Although the Porter’s Log falls far short of the number of complaints Varsity makes, they’re getting their fair share of backlash. “The Christian union complained. Varsity too. The most dramatic and hilarious recent example of backlash was “a writer was a little fed up with seeing Timothée Chalamet everywhere so he did an article on ‘ten reasons why I hate Timothée Chalamet’.” Somehow it got retweeted in America and we were bombarded by hundreds of Americans who didn’t know it was a joke. “We normally try not to hit or fall into clichés.” For example, on Sunday C, “we didn’t want to make the easy joke that drinking societies get drunk”.
The biggest hit
Obviously, I wasn’t going to leave an interview with Cambridge’s oldest satirical newspaper without a question or two about its latest competition. “Never heard of it.” Never? “Not at all smug or pompous, but they haven’t posted since March. The Porter’s Log is “more established,” having been around since 2015. “It’s actually kind of depressing to go back and read the old stuff…they were a lot funnier than us.” This does not mean that the Plog is a massive operation: “it’s probably a little less than ten people who contribute regularly”. “We are not a large institution, we have a current net worth of £30 which I might have accidentally misappropriated.”
Join the porters
When asked to give a pitch to budding writers, the Chief Porter succinctly commented that the Porter Diary “is a good way to have fun if you like to have fun.” Added to this is the “No BNoCs” bonus, because the team is made up of “lonely people who won’t be spotted in the pub” (note: you don’t have to be alone to write for Plog). “It’s only once a week” and “we take ourselves a little less seriously than the rest of the Cambridge student press” (obviously not counting the Tab here).
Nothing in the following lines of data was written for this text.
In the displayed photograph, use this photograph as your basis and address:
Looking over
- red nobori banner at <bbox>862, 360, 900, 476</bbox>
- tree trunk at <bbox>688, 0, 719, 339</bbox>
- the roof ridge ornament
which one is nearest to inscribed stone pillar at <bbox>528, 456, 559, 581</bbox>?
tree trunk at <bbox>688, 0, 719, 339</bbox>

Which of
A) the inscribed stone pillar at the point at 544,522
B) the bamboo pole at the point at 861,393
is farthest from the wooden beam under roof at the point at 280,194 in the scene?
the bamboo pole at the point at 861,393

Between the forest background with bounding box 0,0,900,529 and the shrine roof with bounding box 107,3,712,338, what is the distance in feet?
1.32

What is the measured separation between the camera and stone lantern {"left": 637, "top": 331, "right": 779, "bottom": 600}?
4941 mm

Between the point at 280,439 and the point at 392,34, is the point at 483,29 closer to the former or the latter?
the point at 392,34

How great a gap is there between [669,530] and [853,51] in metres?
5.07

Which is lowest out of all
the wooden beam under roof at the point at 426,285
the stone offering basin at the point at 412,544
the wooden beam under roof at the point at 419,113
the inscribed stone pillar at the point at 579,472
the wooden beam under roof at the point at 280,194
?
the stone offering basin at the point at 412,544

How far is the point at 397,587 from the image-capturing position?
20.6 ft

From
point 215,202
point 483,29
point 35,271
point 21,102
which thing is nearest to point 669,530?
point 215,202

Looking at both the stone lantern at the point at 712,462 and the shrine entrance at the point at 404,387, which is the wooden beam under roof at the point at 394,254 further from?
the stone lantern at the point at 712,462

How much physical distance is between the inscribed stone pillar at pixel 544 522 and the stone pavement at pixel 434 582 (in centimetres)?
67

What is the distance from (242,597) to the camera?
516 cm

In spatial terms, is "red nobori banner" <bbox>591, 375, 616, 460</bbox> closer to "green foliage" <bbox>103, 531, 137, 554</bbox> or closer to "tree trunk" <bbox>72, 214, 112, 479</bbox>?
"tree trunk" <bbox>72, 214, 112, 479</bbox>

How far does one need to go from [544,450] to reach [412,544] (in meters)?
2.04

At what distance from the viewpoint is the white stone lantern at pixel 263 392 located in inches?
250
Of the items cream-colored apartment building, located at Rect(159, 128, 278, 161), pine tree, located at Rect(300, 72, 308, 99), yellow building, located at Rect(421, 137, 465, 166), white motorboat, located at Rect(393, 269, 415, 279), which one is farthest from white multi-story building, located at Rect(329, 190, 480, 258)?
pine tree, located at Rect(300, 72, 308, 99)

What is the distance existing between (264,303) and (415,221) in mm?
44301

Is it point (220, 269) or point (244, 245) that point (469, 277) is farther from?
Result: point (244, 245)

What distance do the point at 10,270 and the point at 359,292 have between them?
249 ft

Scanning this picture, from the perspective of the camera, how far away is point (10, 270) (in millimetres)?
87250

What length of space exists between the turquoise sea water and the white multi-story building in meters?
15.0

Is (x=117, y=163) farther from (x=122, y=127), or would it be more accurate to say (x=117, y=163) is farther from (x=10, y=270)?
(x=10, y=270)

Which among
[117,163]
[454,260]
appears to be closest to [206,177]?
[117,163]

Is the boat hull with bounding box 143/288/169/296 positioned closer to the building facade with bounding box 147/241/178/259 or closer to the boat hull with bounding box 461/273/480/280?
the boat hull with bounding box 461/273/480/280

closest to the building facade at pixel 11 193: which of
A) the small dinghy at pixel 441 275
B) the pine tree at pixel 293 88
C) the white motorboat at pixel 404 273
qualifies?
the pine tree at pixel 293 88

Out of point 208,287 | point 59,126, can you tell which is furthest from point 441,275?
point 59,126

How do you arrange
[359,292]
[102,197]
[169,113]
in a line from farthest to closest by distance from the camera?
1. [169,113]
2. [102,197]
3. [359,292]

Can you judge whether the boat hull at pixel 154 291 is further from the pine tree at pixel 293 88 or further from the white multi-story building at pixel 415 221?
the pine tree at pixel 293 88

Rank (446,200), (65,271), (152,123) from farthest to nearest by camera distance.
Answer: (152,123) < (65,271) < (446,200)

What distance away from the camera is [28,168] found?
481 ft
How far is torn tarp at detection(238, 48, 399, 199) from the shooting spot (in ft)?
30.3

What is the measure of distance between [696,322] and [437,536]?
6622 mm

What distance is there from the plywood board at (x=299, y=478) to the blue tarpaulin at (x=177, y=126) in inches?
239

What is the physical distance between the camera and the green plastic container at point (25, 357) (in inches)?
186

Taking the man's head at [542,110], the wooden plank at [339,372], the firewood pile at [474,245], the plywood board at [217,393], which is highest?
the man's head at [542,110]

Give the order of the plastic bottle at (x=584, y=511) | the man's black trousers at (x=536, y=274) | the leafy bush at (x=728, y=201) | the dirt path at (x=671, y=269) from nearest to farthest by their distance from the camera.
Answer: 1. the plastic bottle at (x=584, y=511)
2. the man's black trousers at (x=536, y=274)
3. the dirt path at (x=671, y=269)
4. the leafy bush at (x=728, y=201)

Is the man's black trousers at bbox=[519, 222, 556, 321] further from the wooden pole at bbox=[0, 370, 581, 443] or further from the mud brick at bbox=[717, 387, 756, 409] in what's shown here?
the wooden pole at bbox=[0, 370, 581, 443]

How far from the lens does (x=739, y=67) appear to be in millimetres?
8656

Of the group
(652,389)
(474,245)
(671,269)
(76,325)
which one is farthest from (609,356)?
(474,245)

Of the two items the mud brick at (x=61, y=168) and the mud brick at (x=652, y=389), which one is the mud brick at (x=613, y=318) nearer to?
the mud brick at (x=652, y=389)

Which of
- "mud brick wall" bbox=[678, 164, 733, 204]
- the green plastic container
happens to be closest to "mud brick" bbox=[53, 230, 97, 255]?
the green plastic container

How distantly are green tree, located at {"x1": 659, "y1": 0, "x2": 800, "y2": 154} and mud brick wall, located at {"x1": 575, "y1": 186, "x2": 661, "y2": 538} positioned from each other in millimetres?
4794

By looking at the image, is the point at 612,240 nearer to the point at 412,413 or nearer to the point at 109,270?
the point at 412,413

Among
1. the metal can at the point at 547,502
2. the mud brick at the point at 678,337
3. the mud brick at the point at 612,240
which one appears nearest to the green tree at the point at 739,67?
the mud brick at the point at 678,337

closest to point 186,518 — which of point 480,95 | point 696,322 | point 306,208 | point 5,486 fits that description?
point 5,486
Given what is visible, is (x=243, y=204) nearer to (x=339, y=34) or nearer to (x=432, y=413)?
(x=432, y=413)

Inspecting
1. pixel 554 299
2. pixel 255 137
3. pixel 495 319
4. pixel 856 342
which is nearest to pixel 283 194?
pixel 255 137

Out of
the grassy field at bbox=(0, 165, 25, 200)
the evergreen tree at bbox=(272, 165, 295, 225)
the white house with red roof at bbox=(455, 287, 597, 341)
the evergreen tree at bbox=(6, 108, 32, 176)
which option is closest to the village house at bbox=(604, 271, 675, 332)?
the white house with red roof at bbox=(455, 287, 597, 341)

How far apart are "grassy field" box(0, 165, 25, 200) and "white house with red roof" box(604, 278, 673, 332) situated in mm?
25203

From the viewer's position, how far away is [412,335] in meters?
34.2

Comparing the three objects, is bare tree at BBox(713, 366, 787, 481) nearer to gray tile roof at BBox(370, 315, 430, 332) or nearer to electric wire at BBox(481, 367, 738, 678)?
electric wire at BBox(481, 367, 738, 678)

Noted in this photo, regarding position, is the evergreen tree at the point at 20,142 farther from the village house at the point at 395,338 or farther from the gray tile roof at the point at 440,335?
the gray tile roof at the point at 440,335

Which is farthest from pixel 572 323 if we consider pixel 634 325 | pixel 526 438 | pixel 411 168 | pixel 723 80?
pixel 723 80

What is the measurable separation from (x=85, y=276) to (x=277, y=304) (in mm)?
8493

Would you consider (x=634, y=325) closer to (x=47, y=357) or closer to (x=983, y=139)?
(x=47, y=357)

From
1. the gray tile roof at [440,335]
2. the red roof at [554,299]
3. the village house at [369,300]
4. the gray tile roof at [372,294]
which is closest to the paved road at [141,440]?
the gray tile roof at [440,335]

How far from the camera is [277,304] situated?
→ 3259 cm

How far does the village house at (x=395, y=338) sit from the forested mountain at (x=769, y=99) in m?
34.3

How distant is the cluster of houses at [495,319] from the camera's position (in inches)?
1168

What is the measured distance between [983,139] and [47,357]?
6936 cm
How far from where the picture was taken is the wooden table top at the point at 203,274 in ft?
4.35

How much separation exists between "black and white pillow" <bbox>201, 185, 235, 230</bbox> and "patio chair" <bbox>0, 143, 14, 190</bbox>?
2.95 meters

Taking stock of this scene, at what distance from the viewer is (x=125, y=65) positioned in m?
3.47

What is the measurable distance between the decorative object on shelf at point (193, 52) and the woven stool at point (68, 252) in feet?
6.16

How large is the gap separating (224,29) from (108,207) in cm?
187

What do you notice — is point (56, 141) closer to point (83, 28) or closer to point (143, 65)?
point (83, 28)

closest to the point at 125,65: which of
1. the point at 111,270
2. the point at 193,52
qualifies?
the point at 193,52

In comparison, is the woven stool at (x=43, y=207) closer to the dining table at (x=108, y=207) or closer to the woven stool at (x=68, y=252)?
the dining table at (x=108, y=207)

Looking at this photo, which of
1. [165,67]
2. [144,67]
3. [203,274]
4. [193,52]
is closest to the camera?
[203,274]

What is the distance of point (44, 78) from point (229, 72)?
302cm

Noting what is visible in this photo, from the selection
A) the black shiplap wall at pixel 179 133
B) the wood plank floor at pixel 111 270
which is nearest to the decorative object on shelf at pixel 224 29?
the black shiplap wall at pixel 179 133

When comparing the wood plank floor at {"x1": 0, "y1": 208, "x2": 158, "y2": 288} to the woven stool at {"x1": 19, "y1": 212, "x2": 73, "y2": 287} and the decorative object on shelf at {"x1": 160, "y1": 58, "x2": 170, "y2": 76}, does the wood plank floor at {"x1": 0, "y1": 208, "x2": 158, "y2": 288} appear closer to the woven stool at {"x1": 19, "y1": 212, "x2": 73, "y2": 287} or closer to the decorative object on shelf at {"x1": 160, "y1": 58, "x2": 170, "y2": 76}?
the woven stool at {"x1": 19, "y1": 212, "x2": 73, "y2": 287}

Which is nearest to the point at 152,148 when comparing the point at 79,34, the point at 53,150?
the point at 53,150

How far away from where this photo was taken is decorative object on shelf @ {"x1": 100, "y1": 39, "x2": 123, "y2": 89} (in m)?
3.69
Next, I asked the Head Porter’s opinion on the really important question in Cambridge life: where are the most beautiful porters? “Trinity definitely has the most beautiful porters. I agree with them on all their political opinions. Finally, I asked Porter’s Log to rank Cambridge student posts: “I’m going to put TCS first just to hurt your typing (ouch!). Then the tab. Then the Cambridge Globalist. The university is definitely down. The Tit Haller? “I’ve never heard of it, so I couldn’t include it.”